In absence of a portable, low-cost positioning system like GPS for outdoor localization, indoor positioning system (IPS) has been a long-lasting and attractive research topic. Infrastructure-based indoor positioning systems which make use of pre-installed infrastructures such as RFID [1], configured fluorescent lights [2] or Wi-Fi access points [3]

have achieved impressive performance in real scene. The infrastructure-free IPS, on the contrary, superior and challenging by itself, attracts a lot of attention nowadays. Resorting to image retrieval techniques,

[4] [5] [6] proposed vision-based IPS which can tell a user’s position using photos taken by smart-phones. However, all of these methods require an off-line database building process which is time-consuming and costly.

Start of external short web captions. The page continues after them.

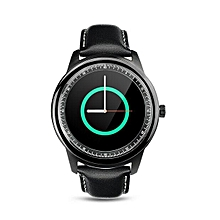 DM365 Bluetooth 4.0 Smart Watch MT2502A 360 360 IPS Full View & Leather Strap Pedometer Sleep Monitor For IOS & Android - Intl (Color:Black)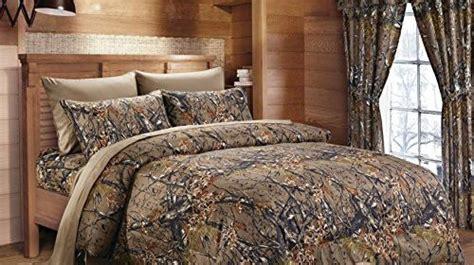 cheap camo comforter sets 20 lakes woodland hunter camo comforter sheet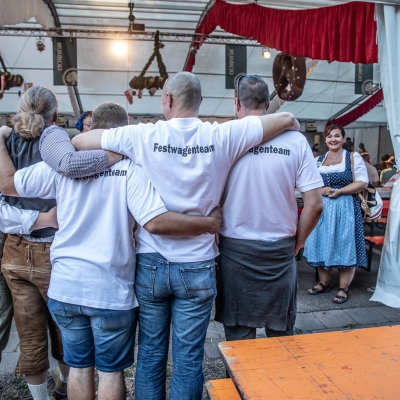 Eröffnung Brezelfest 2018_28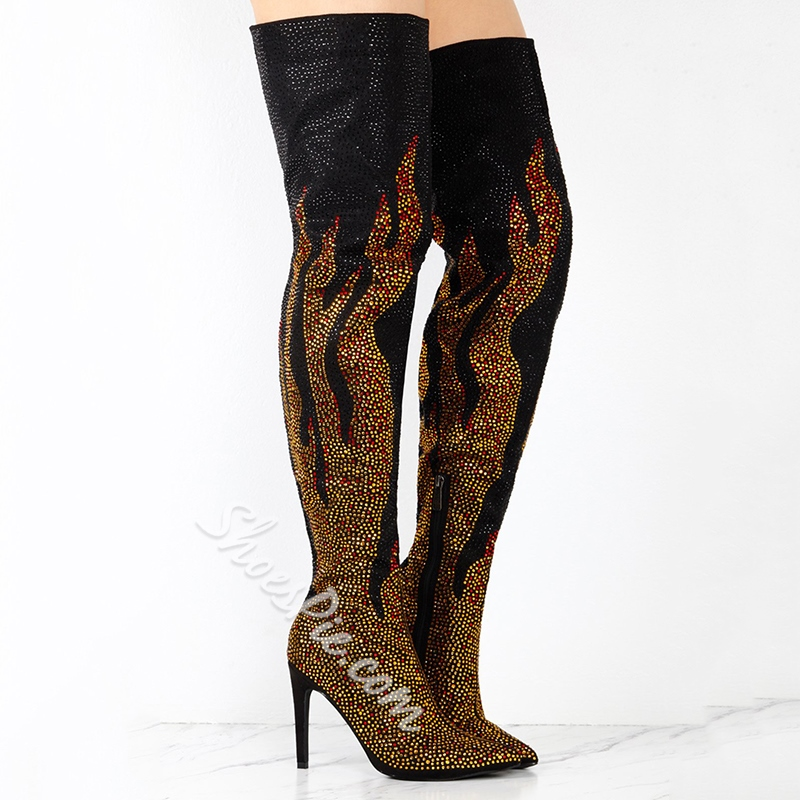 Sexy Rhinestone Stiletto Heel Thigh High Boots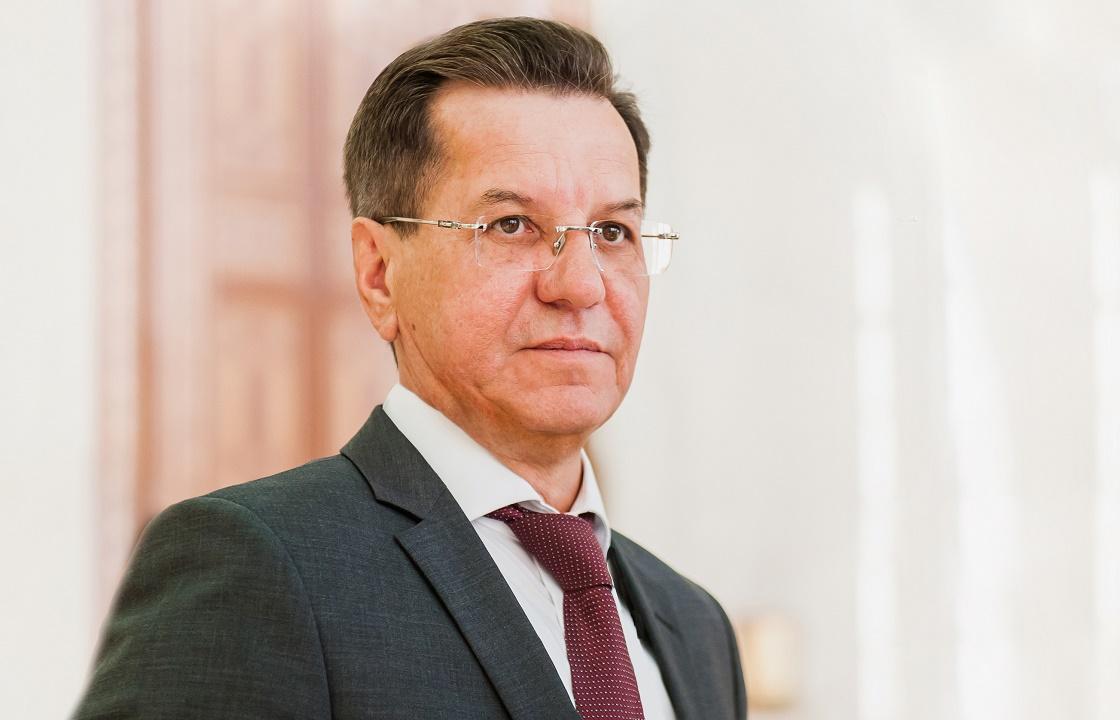 Астраханский губернатор не побоялся рассказать, что думает народ о пенсионной реформе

Recent advances on robotics and computer vision throw light on IPS. Simultaneous Localization and Mapping (SLAM) techniques and Visual Odometry (VO) which can accurately estimate motion make these methods promising for IPS.

[7] proposed a monocular SLAM system which uses bag-of-words for place recognition [8]. [9] proposed an accurate monocular VO algorithm which can run at 55 FPS on an ARM platform. [10] proposed a real-time indoor and outdoor localization system with visual lidar odometry and mapping [11] and ranked highest on Microsoft Indoor Localization Competition in 2016 [12]. However, running SLAM or VO in practice means users have to record videos by cameras or laser transceivers.

To address this issue, Wang et al. [13] proposed an approach which relies on text recognition [14] [15]

for shop candidate classification. Specifically, shops in an image are classified by text recognition and serve as landmarks for coarse-level localization (i.e., localization by shop classification). This approach is extendable and flexible, since it does not require large amount of pre-captured data about the indoor scenes except a pre-labelled floor plan.

Inspired by the idea of localization by shop classification, we propose a flexible and robust indoor shopping mall navigation system. Three major contributions are made in this paper. Firstly, we propose a novel style feature and fuse this feature with text feature for robust classification. We prove by experiment that our fusion framework, the FusionNet, outperforms [13]. Moreover, we build a storefront image dataset and plan to make it publicly available. Secondly, we introduce a shopping instruction parsing method which can automatically build topological map from photos taken by smart-phones. Thirdly, with robust shop recognition and automatic topological map construction, we put forward a flexible indoor navigation system which successfully works in real scenes. The architecture of our system is shown in Fig. 1.

Figure 1: System Architecture. Style features and text features are extracted from storefront images and fused for shop classification. Images of shopping instructions are parsed and a topological map of the shopping mall is constructed. Localization and navigation is performed based on the classification result and the topological map.

2 Localization by Classification

Localization by classification is the most common way that shoppers adopt when they get lost in a shopping mall. Recognizing a shop and matching it with a map can produce an instant estimation of location. In this section, we introduce our feature fusion method for shop classification.

2.1 Data Collection

We collected storefront images, from Adidas to Zippo, of 56 different classes of shop from the Internet. The collected images include varieties of style, decoration, and tone of color. For most classes, up to 88 images were collected, and for some rarely seen shop brands, there were still at least 20 images available. We collected a total of 2,876 images, with 51 images collected for each brand on average. Within each class, images were divided into training set and test set, with a ratio of 4:1. Interested readers are referred to the supplemental material for a detailed description of the dataset.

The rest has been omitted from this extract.